=== ページ本文 ===

でも実際本編よりも解説のオードリー若林氏の
文章にやられたかも。

地味には地味なりの戦い方があるということや、
自意識を高いところに置いておくよりも
手の届くところに置いておいた方が都合がいい
(一種のあきらめとともに)ということなどなど、
若林氏の仕事や自己への向き合い方が
凝縮されるような文章。
小難しい人だなとは思いつつも、
私は小難しい人が好きなので親近感が湧いた。

中でも好きだったのがこの一節。

それは、成長だろうか?違う。適応だと思う。


成長という言葉の罠

私は成長という言葉が好きではない。
便宜上使うときもあるけれど、
使うときは自分の中に相当な違和感を抱えながら使う。
なぜならば、特に仕事上で使われる成長という言葉は
適応という意味であることが多いから。

取引先の心を掴む挨拶ができるようになること。
伝わりやすい企画書を書けるようになること。
上司とうまくコミュニケーションを取れるように
なること。

社会人というものに自分がなるための手段としての
「適応」。

私はこれを成長と呼びたくはない。

かくいう私も成長という現象の存在を
認めないというわけではない。

=== 保存データ ===

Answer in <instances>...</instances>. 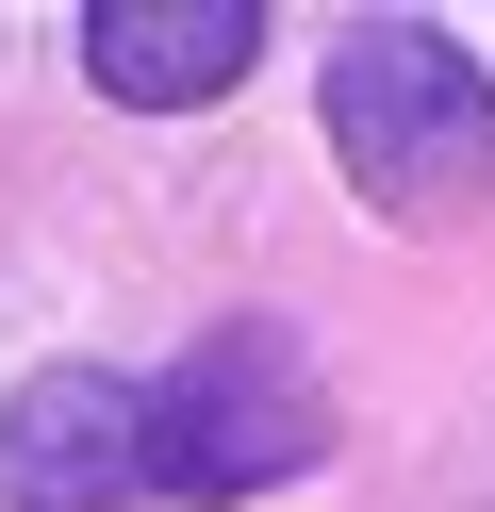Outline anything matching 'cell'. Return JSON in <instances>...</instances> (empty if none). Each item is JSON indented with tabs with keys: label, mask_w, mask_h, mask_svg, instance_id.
Listing matches in <instances>:
<instances>
[{
	"label": "cell",
	"mask_w": 495,
	"mask_h": 512,
	"mask_svg": "<svg viewBox=\"0 0 495 512\" xmlns=\"http://www.w3.org/2000/svg\"><path fill=\"white\" fill-rule=\"evenodd\" d=\"M330 166L396 215V232H446V215L495 199V83L446 17H363L330 50Z\"/></svg>",
	"instance_id": "obj_1"
},
{
	"label": "cell",
	"mask_w": 495,
	"mask_h": 512,
	"mask_svg": "<svg viewBox=\"0 0 495 512\" xmlns=\"http://www.w3.org/2000/svg\"><path fill=\"white\" fill-rule=\"evenodd\" d=\"M314 446H330V397L281 314H231L149 380V496H281Z\"/></svg>",
	"instance_id": "obj_2"
},
{
	"label": "cell",
	"mask_w": 495,
	"mask_h": 512,
	"mask_svg": "<svg viewBox=\"0 0 495 512\" xmlns=\"http://www.w3.org/2000/svg\"><path fill=\"white\" fill-rule=\"evenodd\" d=\"M116 496H149V380L33 364L0 397V512H116Z\"/></svg>",
	"instance_id": "obj_3"
},
{
	"label": "cell",
	"mask_w": 495,
	"mask_h": 512,
	"mask_svg": "<svg viewBox=\"0 0 495 512\" xmlns=\"http://www.w3.org/2000/svg\"><path fill=\"white\" fill-rule=\"evenodd\" d=\"M264 50V0H83V83L132 116H198L231 100Z\"/></svg>",
	"instance_id": "obj_4"
}]
</instances>
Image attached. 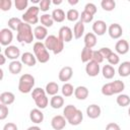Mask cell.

===

取り組む課題:
A. ページ本文について、次の問いにそれぞれ答えてください。
(i) 筆者が若林氏の解説の中で特に好きだったと述べている一節は何ですか。
(ii) 筆者によると、仕事上で使われる「成長」という言葉は、多くの場合どういう意味ですか。
(iii) 筆者が若林氏に親近感が湧いた理由は何ですか。
B. ページ本文を最後の一文の後から引き継ぎ、その続きを書いてください。

回答一覧:
A.
(i) 「それは、成長だろうか?違う。適応だと思う。」という一節です。
(ii) 「適応」という意味です。
(iii) 筆者が小難しい人を好きだからです。

B.
じゃあ適応と成長はどう違うのか?
私が思うに、適応と成長を分けるポイントは
自分の意思のある方向に進んでいるか否か。

取引先の心を掴む挨拶ができるようになること。
これだって、人に愛される人になりたいから
という意思があるのなら成長なのだと思う。

伝わりやすい企画書を書けるようになること。
将来人を動かすコンテンツを作りたいなどの
意思があるのならこれも成長だ。

私は適応ではなく成長を大事にしたい。
もちろん適応だって必要なことだから
甘んじて受け入れる。
ただ、それを「自分はこんなに成長したのだ」と、
自慢顔で語るような人物にはなるもんか、
と思っている。

若林氏が同じことを考えていて
なんだか嬉しかった。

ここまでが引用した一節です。